*Requirement:*
What is needed is an exact transcription of the line containing "Pavillon avec vie" and every line after it through the end of the entries below, with no pictures.

___ Records to process

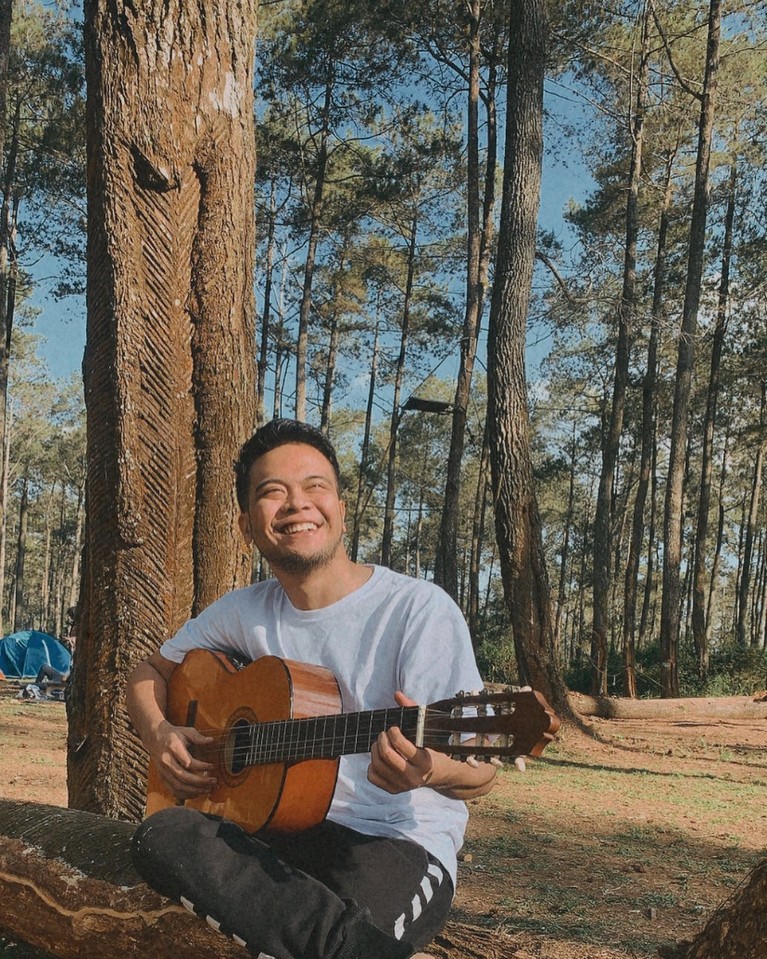 Sebuah video curhatan sopir taksi online yang diutangin oleh Reza SMASH menyita perhatian publik. Yuk kita intip potret Reza!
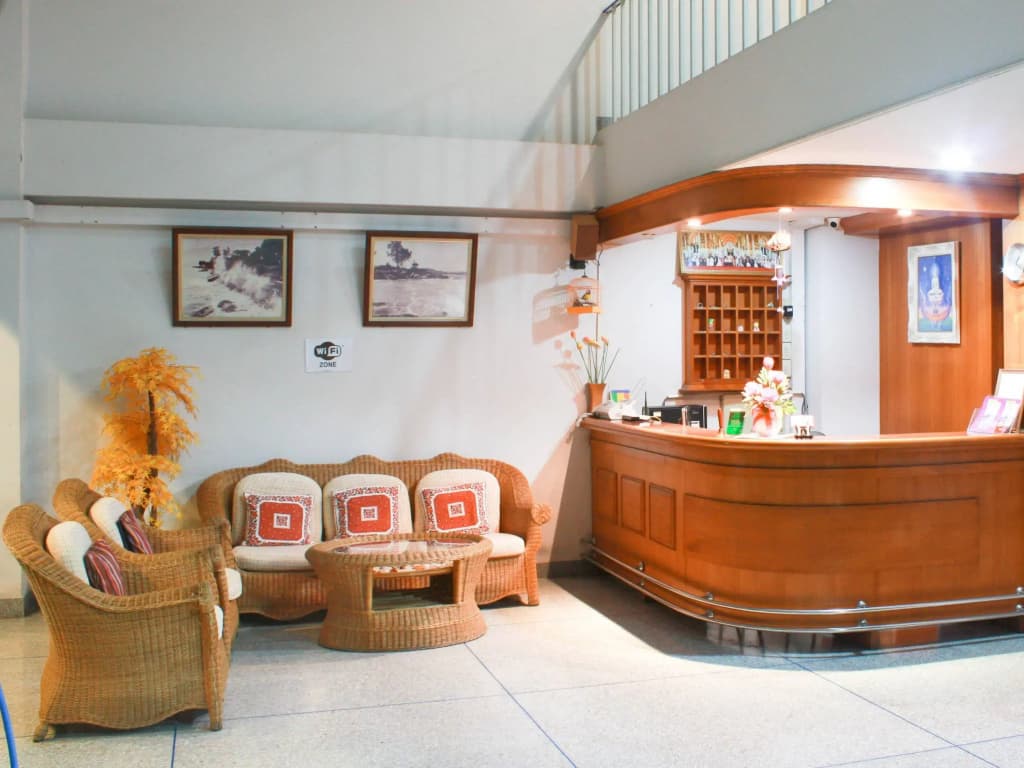 Thassanee Hotel - photo 2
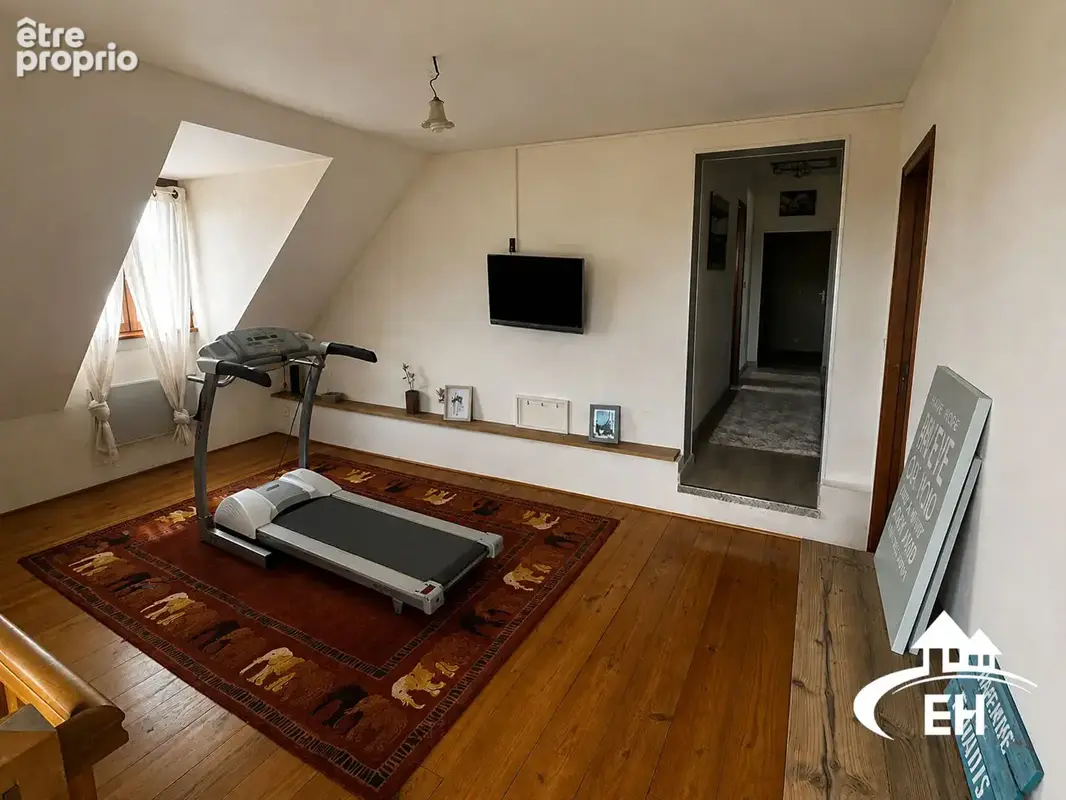Pavillon avec vie de plain-pied - 5 chambres - studio independant - photo 12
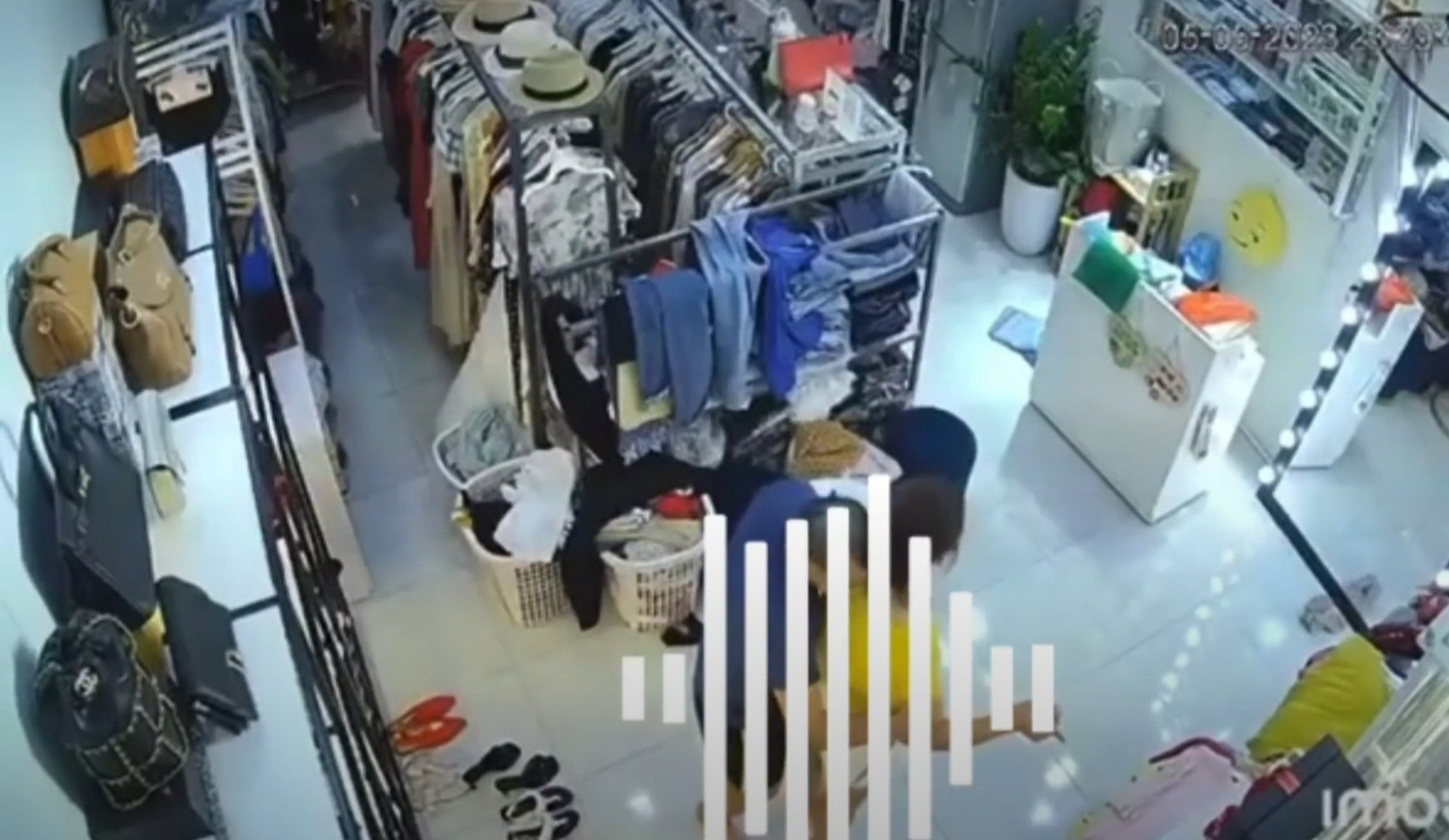 Nhân thân kẻ xông vào khống chế đòi hiếp dâm chủ quán thời trang-1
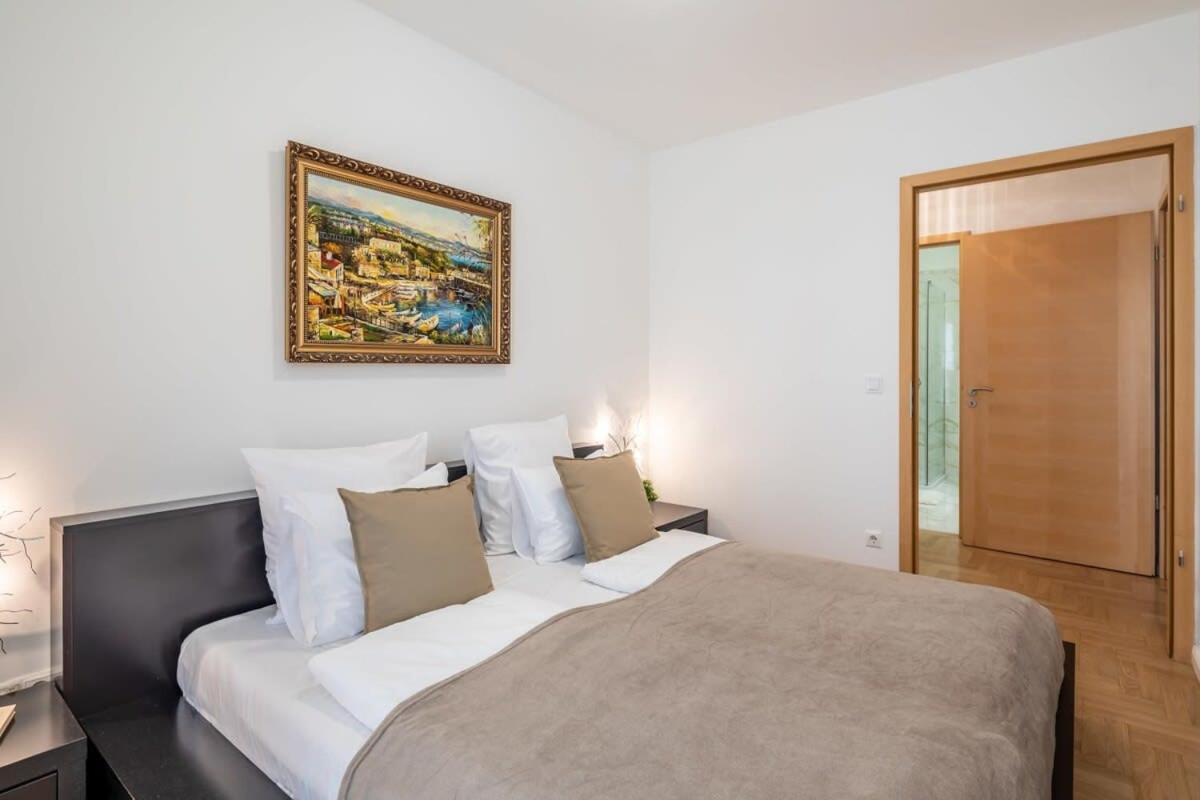 Homey Apartment With Ac And Balcony Budapest Exteriör bild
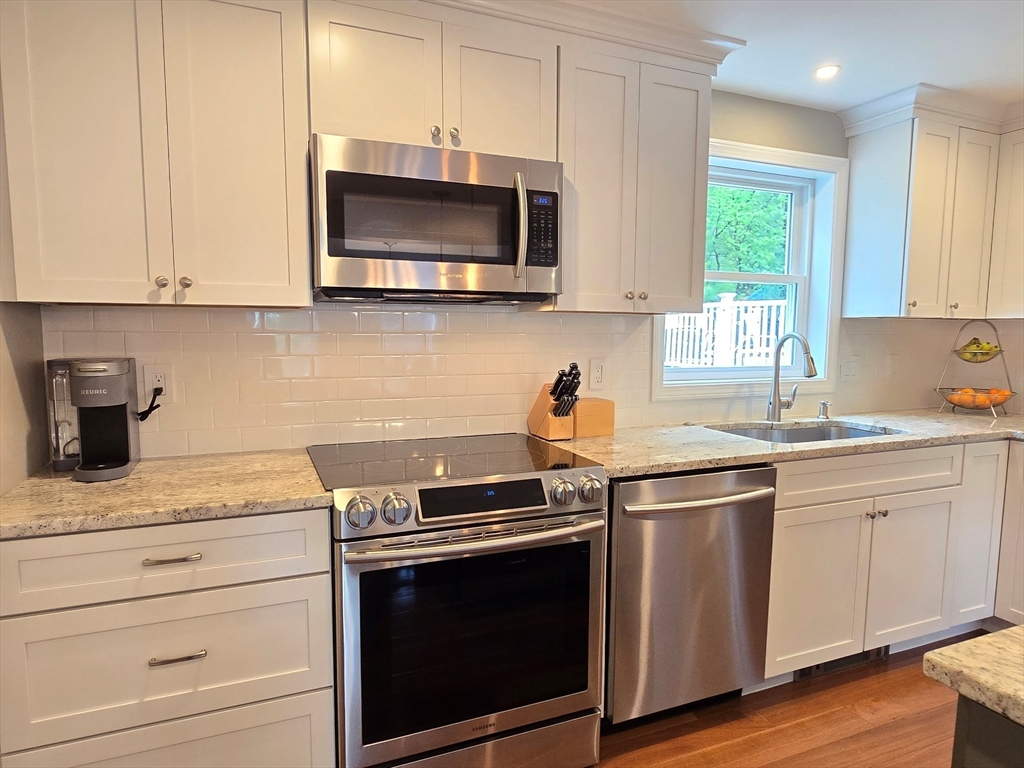14 Oak Ridge Lane Ashland, MA 01721 - Photo 18 of 41 Gallery Image 18
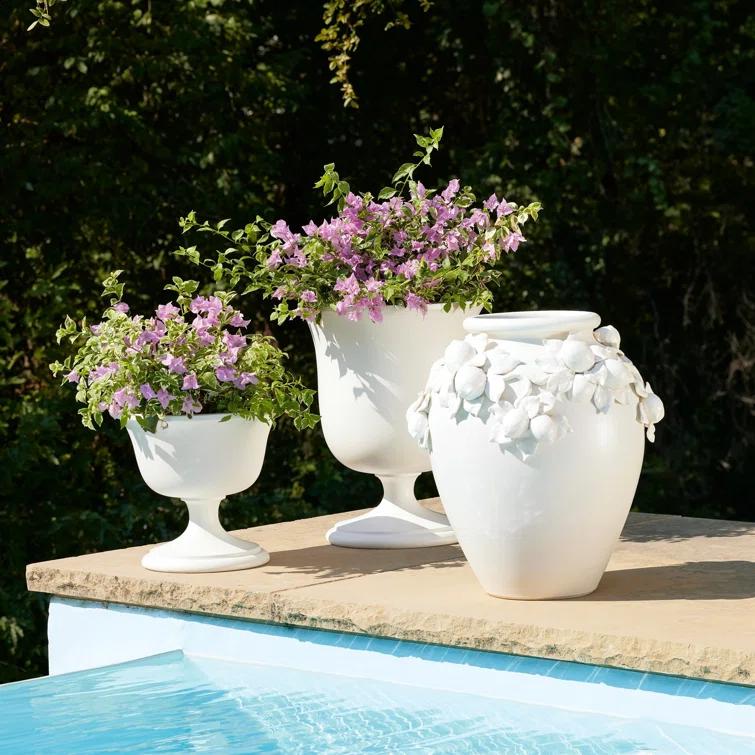 Global Views Villa Limone Urn-Matte White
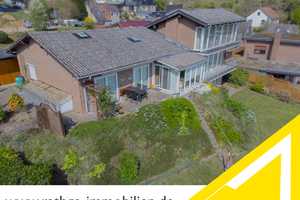 Lauenburg: Beeindruckendes Haus mit traumhaftem Elbblick, großem Grundstück und Einliegerwohnung! – Herzogtum Lauenburg (Kreis) – Vorschaubild 1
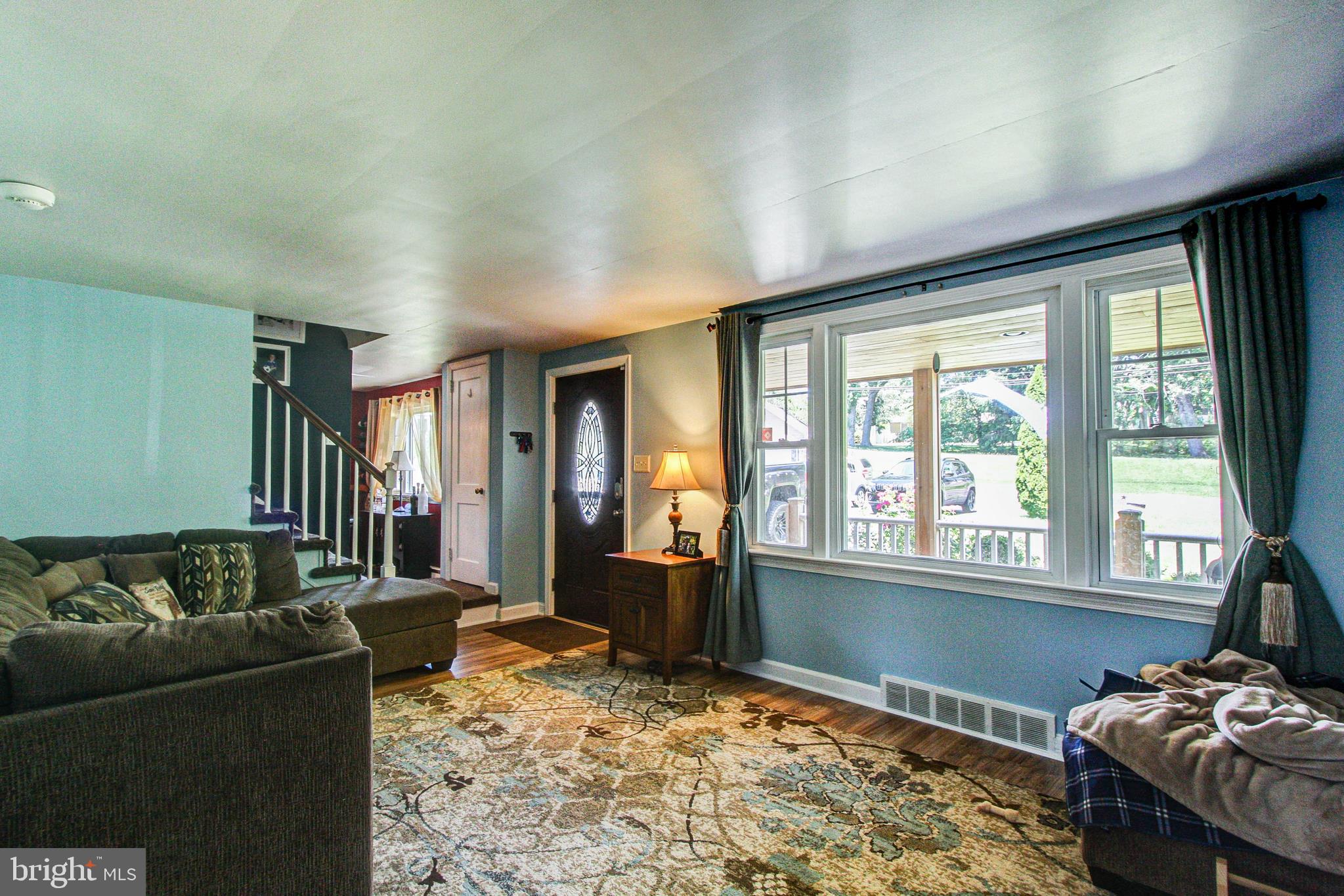 220 Byberry Road Hatboro, PA 19040 - Photo 8 of 28 Living Room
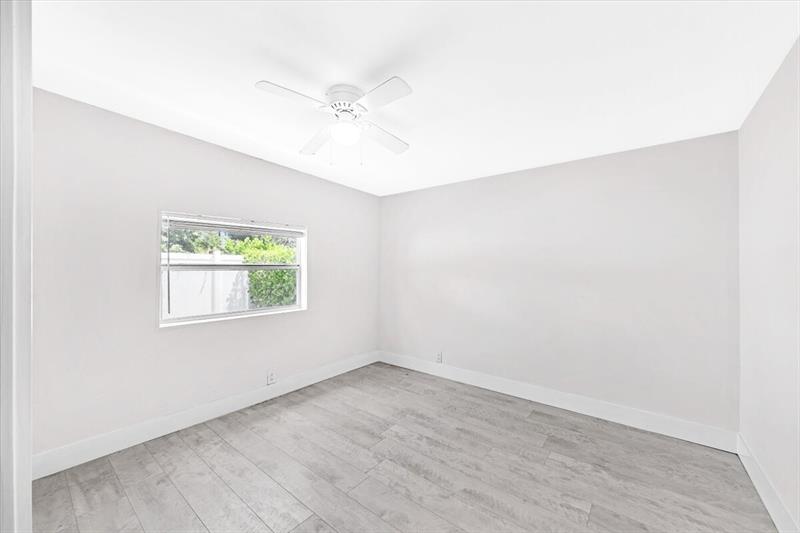 Image 15 of 27 For 700 3rd Avenue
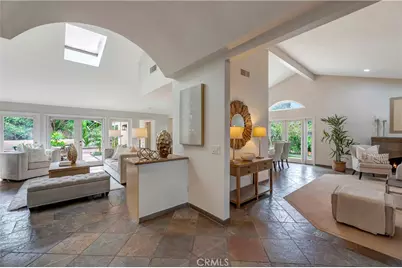 18862 Via Palatino, Irvine, CA 92603 - Photo 2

______

*Your solution:*
Pavillon avec vie de plain-pied - 5 chambres - studio independant - photo 12
 Nhân thân kẻ xông vào khống chế đòi hiếp dâm chủ quán thời trang-1
 Homey Apartment With Ac And Balcony Budapest Exteriör bild
14 Oak Ridge Lane Ashland, MA 01721 - Photo 18 of 41 Gallery Image 18
 Global Views Villa Limone Urn-Matte White
 Lauenburg: Beeindruckendes Haus mit traumhaftem Elbblick, großem Grundstück und Einliegerwohnung! – Herzogtum Lauenburg (Kreis) – Vorschaubild 1
 220 Byberry Road Hatboro, PA 19040 - Photo 8 of 28 Living Room
 Image 15 of 27 For 700 3rd Avenue
 18862 Via Palatino, Irvine, CA 92603 - Photo 2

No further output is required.